In the four years Borgerding has served as the chair of the science education search committee, she said this is the most talented pool of candidates she has seen. The committee narrowed down more than 45 applicants to the top three, Borgerding said after getting approval from the director and dean of EHHS.

“Every time we hire somebody, they bring their experience and their passion in their area of interest,” Borgerding said. “It provides new opportunities for our graduate and undergraduate students to get involved in new projects.”

The search committee’s main focus now is to give the director and dean of EHHS their feedback on each candidate’s strengths and weaknesses, as well as their recommendation for who is best fit for the position, Borgerding said.

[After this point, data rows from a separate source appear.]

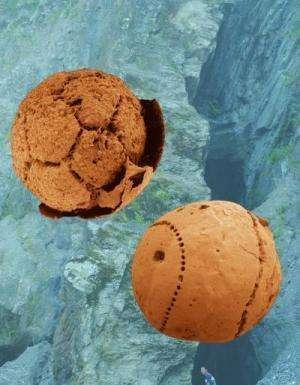 Deux fossiles d'embryons datant de 600 millions d'années et extraits de la formation Doushantuo en Chine du Sud. © Shuhai Xiao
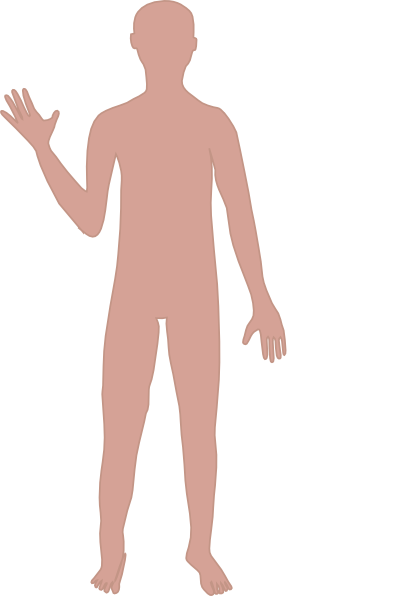 Free adult cliparts download. Body clipart person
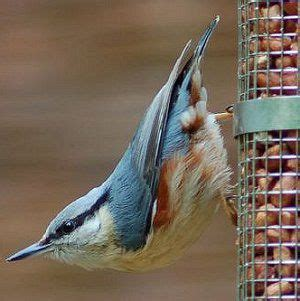 78 images about white breasted nuthatch on pinterest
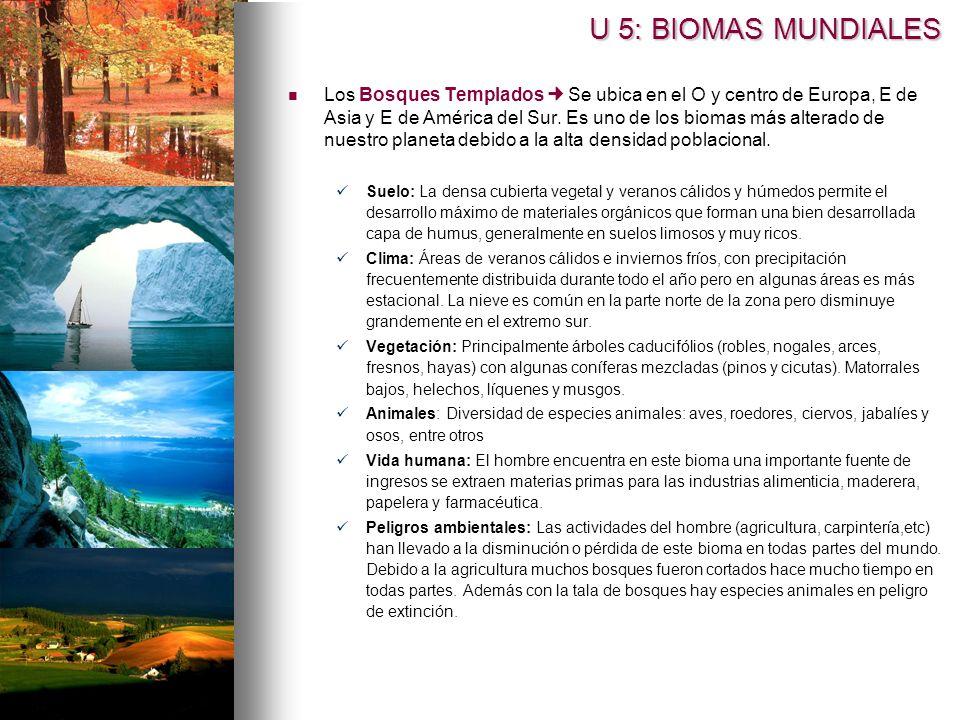 Los Bosques Templados Se ubica en el O y centro de Europa, E de Asia y E de América del Sur. Es uno de los biomas más alterado de nuestro planeta debi
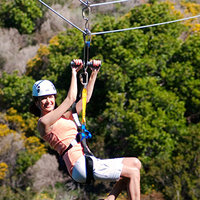 Catalina Island & Zip Line Eco Day Tour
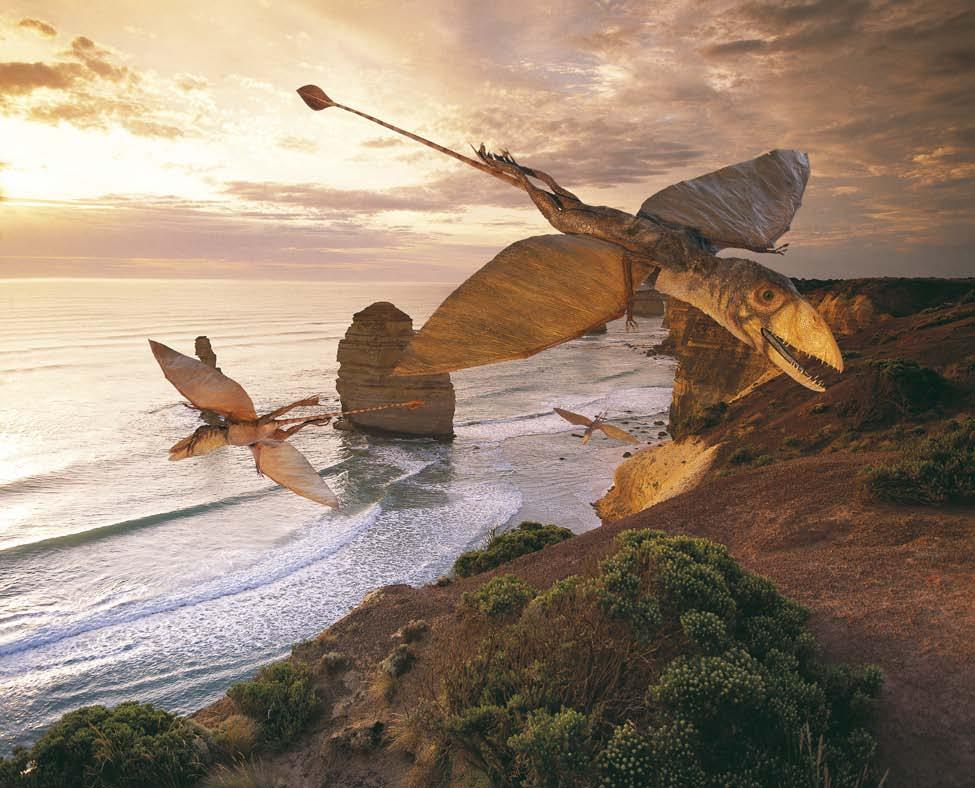 In the air Dimorphodon, a relative of the dinosaurs, was a flying reptile.
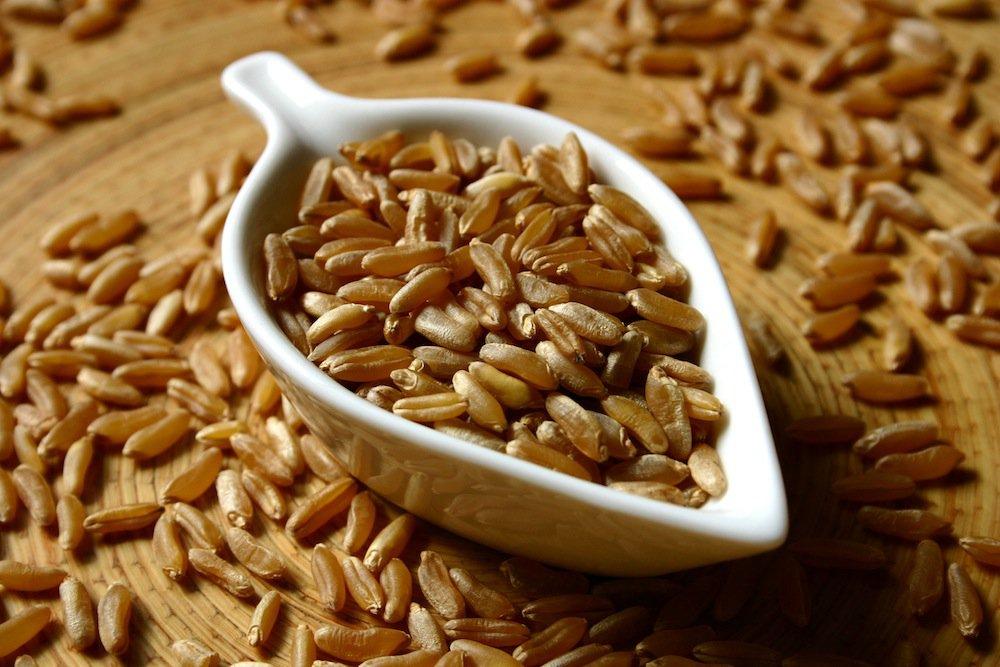 Prorogation de la suspension des droits de douane sur le blé tendre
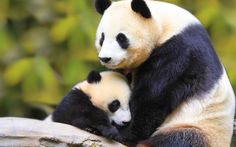 Click para Download de Ursos pandas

Daniel Nilsson, director of Academic Diversity Outreach and Development, said he tries to go to as many candidate interviews as possible to show his support for the college.

“These are the people that are going to be teaching the students that I work with,” he said.

Nilsson thinks the new science education faculty member should be someone who can stay updated with what is new and relevant in science.

“It’s one thing to teach science; it’s another thing to teach others how to teach it,” Nilsson said.

De los Santos, who is currently completing her doctorate in curriculum, instruction and teacher education at Michigan State University, spoke about how she would like to further her research in Next Generation Science Standards through her potential employment at Kent State.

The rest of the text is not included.